____ Material for this task

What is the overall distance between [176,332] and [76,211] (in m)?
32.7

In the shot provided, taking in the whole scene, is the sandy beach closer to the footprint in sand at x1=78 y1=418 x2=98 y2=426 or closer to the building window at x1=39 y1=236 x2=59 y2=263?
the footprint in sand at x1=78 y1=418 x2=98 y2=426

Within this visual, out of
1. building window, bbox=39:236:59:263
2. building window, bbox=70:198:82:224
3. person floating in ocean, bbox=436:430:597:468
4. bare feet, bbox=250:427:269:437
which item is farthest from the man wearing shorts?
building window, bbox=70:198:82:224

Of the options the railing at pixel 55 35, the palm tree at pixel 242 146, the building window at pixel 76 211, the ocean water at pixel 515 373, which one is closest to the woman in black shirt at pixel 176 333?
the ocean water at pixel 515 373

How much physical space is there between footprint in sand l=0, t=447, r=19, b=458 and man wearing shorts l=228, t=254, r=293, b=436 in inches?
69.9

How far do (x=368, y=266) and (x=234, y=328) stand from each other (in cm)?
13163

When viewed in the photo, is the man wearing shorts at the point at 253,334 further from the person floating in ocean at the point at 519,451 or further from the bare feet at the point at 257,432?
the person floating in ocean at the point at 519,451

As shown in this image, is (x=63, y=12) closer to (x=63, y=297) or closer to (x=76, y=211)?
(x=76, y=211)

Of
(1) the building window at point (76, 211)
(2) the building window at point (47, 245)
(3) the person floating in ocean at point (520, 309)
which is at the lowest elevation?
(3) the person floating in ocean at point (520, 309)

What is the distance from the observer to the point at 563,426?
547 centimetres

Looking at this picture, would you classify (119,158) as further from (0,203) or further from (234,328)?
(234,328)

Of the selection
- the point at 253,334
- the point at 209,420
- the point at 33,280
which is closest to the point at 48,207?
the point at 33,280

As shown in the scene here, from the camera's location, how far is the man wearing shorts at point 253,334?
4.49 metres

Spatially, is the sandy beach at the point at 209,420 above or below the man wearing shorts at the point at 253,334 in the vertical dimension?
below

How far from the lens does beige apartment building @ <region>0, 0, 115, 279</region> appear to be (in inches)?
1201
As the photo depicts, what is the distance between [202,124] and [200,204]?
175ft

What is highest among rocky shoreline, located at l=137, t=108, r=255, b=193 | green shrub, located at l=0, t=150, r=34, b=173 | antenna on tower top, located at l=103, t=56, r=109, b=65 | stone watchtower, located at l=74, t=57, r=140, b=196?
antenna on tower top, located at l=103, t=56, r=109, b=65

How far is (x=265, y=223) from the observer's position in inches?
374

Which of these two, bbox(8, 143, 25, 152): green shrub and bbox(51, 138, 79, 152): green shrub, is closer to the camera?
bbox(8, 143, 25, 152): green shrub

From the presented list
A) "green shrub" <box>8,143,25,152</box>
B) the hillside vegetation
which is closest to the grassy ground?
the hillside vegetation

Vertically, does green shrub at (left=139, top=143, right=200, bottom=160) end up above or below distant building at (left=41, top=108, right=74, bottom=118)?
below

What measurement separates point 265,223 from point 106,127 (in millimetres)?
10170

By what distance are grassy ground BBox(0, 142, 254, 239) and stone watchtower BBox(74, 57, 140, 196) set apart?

________

• Set task
Can you render every line of the data above as a JSON list of strings, one string per line, with the blank lines left out?

• Full answer
[
  "What is the overall distance between [176,332] and [76,211] (in m)?",
  "32.7",
  "In the shot provided, taking in the whole scene, is the sandy beach closer to the footprint in sand at x1=78 y1=418 x2=98 y2=426 or closer to the building window at x1=39 y1=236 x2=59 y2=263?",
  "the footprint in sand at x1=78 y1=418 x2=98 y2=426",
  "Within this visual, out of",
  "1. building window, bbox=39:236:59:263",
  "2. building window, bbox=70:198:82:224",
  "3. person floating in ocean, bbox=436:430:597:468",
  "4. bare feet, bbox=250:427:269:437",
  "which item is farthest from the man wearing shorts?",
  "building window, bbox=70:198:82:224",
  "Of the options the railing at pixel 55 35, the palm tree at pixel 242 146, the building window at pixel 76 211, the ocean water at pixel 515 373, which one is closest to the woman in black shirt at pixel 176 333?",
  "the ocean water at pixel 515 373",
  "How much physical space is there between footprint in sand l=0, t=447, r=19, b=458 and man wearing shorts l=228, t=254, r=293, b=436 in inches?",
  "69.9",
  "How far do (x=368, y=266) and (x=234, y=328) stand from each other (in cm)?",
  "13163",
  "When viewed in the photo, is the man wearing shorts at the point at 253,334 further from the person floating in ocean at the point at 519,451 or further from the bare feet at the point at 257,432?",
  "the person floating in ocean at the point at 519,451",
  "As shown in this image, is (x=63, y=12) closer to (x=63, y=297) or closer to (x=76, y=211)?",
  "(x=76, y=211)",
  "Of",
  "(1) the building window at point (76, 211)",
  "(2) the building window at point (47, 245)",
  "(3) the person floating in ocean at point (520, 309)",
  "which is at the lowest elevation?",
  "(3) the person floating in ocean at point (520, 309)",
  "What is the distance from the observer to the point at 563,426?",
  "547 centimetres",
  "Looking at this picture, would you classify (119,158) as further from (0,203) or further from (234,328)?",
  "(234,328)",
  "Of the selection",
  "- the point at 253,334",
  "- the point at 209,420",
  "- the point at 33,280",
  "which is closest to the point at 48,207?",
  "the point at 33,280",
  "As shown in the scene here, from the camera's location, how far is the man wearing shorts at point 253,334?",
  "4.49 metres",
  "Spatially, is the sandy beach at the point at 209,420 above or below the man wearing shorts at the point at 253,334 in the vertical dimension?",
  "below",
  "How far from the lens does beige apartment building @ <region>0, 0, 115, 279</region> appear to be (in inches)?",
  "1201",
  "As the photo depicts, what is the distance between [202,124] and [200,204]?",
  "175ft",
  "What is highest among rocky shoreline, located at l=137, t=108, r=255, b=193 | green shrub, located at l=0, t=150, r=34, b=173 | antenna on tower top, located at l=103, t=56, r=109, b=65 | stone watchtower, located at l=74, t=57, r=140, b=196?",
  "antenna on tower top, located at l=103, t=56, r=109, b=65",
  "How far is (x=265, y=223) from the observer's position in inches?",
  "374",
  "Which of these two, bbox(8, 143, 25, 152): green shrub and bbox(51, 138, 79, 152): green shrub, is closer to the camera?",
  "bbox(8, 143, 25, 152): green shrub",
  "From the presented list",
  "A) \"green shrub\" <box>8,143,25,152</box>",
  "B) the hillside vegetation",
  "which is closest to the grassy ground?",
  "the hillside vegetation",
  "Vertically, does green shrub at (left=139, top=143, right=200, bottom=160) end up above or below distant building at (left=41, top=108, right=74, bottom=118)?",
  "below",
  "What measurement separates point 265,223 from point 106,127 (in millimetres)?",
  "10170",
  "By what distance are grassy ground BBox(0, 142, 254, 239) and stone watchtower BBox(74, 57, 140, 196) set apart?"
]